Stable, biocompatible microcapsules from the lab of Eugenia Kharlampieva, Ph.D., have gained a new power — the ability to scavenge reactive oxygen species.
This may aid microcapsule survival in the body as the tiny polymer capsules carry a drug or other biomolecules, says Kharlampieva, associate professor of chemistry in the University of Alabama at Birmingham College of Arts and Sciences. The microcapsules may also find use in antioxidant therapy or in industrial applications where scavenging of free radicals is needed.
Reactive oxygen species play a Janus-like role in the body — they can be a weapon against pathogens when produced by the immune system; but excess production of reactive oxygen species during biological stress can damage human cells in diseases like diabetes, atherosclerosis, Alzheimer’s disease, kidney disease and cancer.
Current natural and synthetic antioxidants lack biocompatibility and bioavailability, and they are chemically unstable. This means they have a limited capability to scavenge reactive oxygen species. The new microcapsules do not show these limitations, and they may provide a way to locally modulate oxidative stress.
Kharlampieva and colleagues describe the construction and properties of these new microcapsules in the paper “Manganoporphyrin-polyphenol multilayer capsules as radical and ROS scavengers,” published in Chemistry of Materials, a publication of the American Chemical Society. Graduate student Aaron Alford and research associate Veronika Kozlovskaya, Ph.D., are co-first authors, and Hubert Tse, Ph.D., associate professor of microbiology in the UAB School of Medicine, is co-corresponding author with Kharlampieva.
The UAB researchers have previous experience making and testing biocompatible microcapsules with alternating layers of tannic acid and poly(N-vinylpyrrolidone), or TA/PVPON. The layers are formed around a sacrificial core, such as solid silica, that is dissolved after the layers are complete.

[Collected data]
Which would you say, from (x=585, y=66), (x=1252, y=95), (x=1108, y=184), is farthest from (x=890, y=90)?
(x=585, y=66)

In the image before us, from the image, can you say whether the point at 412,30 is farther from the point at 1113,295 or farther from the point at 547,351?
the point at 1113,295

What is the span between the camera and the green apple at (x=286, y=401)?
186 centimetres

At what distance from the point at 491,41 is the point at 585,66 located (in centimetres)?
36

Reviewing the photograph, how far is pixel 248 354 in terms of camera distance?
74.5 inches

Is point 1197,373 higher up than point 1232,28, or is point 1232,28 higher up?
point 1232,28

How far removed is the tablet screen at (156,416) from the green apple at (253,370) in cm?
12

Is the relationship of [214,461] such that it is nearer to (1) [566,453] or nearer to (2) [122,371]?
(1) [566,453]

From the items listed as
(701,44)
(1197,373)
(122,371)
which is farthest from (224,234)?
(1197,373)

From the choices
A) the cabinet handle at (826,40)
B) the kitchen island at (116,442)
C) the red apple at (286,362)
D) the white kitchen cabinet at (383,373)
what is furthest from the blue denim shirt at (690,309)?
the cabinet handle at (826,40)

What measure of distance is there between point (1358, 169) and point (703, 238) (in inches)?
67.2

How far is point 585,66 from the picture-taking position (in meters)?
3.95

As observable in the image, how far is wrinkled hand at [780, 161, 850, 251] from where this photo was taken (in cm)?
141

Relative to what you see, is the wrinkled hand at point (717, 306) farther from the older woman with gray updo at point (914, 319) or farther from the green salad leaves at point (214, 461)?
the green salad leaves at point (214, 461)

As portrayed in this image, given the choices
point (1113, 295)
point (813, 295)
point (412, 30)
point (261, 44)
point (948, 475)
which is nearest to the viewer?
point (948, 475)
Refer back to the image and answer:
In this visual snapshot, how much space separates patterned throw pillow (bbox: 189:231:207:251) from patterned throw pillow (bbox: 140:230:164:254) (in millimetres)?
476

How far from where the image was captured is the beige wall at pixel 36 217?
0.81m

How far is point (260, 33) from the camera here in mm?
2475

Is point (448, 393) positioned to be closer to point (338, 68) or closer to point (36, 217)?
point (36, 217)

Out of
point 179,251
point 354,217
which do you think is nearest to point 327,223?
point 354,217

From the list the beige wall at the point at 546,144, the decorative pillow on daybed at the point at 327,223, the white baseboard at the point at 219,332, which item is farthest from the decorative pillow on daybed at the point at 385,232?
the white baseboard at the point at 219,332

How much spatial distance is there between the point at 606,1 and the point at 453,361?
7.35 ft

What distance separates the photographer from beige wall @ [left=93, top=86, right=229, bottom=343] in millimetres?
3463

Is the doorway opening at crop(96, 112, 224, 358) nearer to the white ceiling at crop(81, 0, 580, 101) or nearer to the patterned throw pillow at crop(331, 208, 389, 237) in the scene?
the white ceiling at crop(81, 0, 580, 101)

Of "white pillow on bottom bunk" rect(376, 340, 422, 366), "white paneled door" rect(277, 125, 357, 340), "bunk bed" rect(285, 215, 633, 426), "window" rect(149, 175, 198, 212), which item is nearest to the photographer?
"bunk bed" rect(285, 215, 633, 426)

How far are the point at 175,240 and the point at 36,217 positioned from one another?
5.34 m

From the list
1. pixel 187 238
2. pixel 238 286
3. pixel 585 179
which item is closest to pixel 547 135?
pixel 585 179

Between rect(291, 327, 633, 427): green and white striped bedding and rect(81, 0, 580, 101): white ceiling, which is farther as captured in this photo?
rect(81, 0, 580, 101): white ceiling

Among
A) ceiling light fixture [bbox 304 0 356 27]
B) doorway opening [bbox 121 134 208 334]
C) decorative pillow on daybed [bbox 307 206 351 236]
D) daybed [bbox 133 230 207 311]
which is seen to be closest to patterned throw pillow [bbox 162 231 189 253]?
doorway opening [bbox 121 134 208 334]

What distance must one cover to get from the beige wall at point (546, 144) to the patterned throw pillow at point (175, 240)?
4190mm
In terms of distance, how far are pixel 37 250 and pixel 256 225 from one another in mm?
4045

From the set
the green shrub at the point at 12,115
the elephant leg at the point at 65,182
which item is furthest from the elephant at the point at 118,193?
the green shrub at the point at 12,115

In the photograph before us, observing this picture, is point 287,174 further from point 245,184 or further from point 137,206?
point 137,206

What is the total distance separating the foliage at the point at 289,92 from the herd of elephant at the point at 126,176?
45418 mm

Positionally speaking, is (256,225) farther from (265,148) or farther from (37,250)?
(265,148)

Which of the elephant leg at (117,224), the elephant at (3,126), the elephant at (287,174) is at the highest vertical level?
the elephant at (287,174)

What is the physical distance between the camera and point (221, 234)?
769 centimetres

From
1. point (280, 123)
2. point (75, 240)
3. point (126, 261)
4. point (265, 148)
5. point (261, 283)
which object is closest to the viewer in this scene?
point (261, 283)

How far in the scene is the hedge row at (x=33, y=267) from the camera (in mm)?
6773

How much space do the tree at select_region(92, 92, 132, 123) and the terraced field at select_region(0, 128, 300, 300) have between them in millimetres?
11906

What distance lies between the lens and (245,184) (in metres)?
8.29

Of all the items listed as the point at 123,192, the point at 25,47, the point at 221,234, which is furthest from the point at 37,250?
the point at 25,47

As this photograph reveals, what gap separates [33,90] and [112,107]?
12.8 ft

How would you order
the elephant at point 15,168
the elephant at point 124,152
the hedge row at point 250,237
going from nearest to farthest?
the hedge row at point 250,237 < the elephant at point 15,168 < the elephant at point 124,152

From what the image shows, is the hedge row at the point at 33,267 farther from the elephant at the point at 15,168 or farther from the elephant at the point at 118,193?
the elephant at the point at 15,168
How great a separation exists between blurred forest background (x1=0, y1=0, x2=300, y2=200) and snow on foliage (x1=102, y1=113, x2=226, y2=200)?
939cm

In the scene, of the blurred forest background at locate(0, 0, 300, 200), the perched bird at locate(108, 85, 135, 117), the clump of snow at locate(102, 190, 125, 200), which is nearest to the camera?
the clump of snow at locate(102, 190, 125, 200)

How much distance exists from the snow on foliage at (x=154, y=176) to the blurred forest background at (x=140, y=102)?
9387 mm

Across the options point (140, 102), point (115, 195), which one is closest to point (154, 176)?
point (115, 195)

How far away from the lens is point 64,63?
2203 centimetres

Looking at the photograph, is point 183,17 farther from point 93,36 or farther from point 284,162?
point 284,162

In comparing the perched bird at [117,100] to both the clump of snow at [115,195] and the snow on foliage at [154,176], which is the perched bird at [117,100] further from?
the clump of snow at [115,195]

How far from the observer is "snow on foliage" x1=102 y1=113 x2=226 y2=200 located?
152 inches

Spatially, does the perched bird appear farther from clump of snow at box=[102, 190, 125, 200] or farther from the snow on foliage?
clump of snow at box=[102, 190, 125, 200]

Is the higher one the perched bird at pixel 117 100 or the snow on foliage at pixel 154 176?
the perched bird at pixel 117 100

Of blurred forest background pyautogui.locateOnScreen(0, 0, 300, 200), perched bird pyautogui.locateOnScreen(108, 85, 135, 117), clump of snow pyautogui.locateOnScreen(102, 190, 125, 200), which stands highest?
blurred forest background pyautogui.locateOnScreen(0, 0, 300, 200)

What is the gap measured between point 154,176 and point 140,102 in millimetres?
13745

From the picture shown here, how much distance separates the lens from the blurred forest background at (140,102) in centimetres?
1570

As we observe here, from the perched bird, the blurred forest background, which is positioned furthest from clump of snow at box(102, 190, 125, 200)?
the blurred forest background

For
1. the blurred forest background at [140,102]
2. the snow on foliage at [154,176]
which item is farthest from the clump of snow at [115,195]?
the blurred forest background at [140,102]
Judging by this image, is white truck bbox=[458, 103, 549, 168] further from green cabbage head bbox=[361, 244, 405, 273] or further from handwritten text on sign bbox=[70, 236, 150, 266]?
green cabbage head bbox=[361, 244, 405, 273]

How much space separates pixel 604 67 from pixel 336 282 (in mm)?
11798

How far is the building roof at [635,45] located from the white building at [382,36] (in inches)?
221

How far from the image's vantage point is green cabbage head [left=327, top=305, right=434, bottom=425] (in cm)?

## EXERCISE TASKS
1 > In the microcapsule article, where was the paper by Kharlampieva and colleagues published?
2 > List every disease that the microcapsule article names as one in which excess production of reactive oxygen species can damage human cells.
3 > Print the part of the microcapsule article from "The UAB researchers" up to and including "layers are complete.".
The entries are separate material, apart from the microcapsule article.

## SOLUTIONS BY TASK
1 > It was published in Chemistry of Materials, a publication of the American Chemical Society.

2 > Diabetes, atherosclerosis, Alzheimer's disease, kidney disease, cancer

3 >
The UAB researchers have previous experience making and testing biocompatible microcapsules with alternating layers of tannic acid and poly(N-vinylpyrrolidone), or TA/PVPON. The layers are formed around a sacrificial core, such as solid silica, that is dissolved after the layers are complete.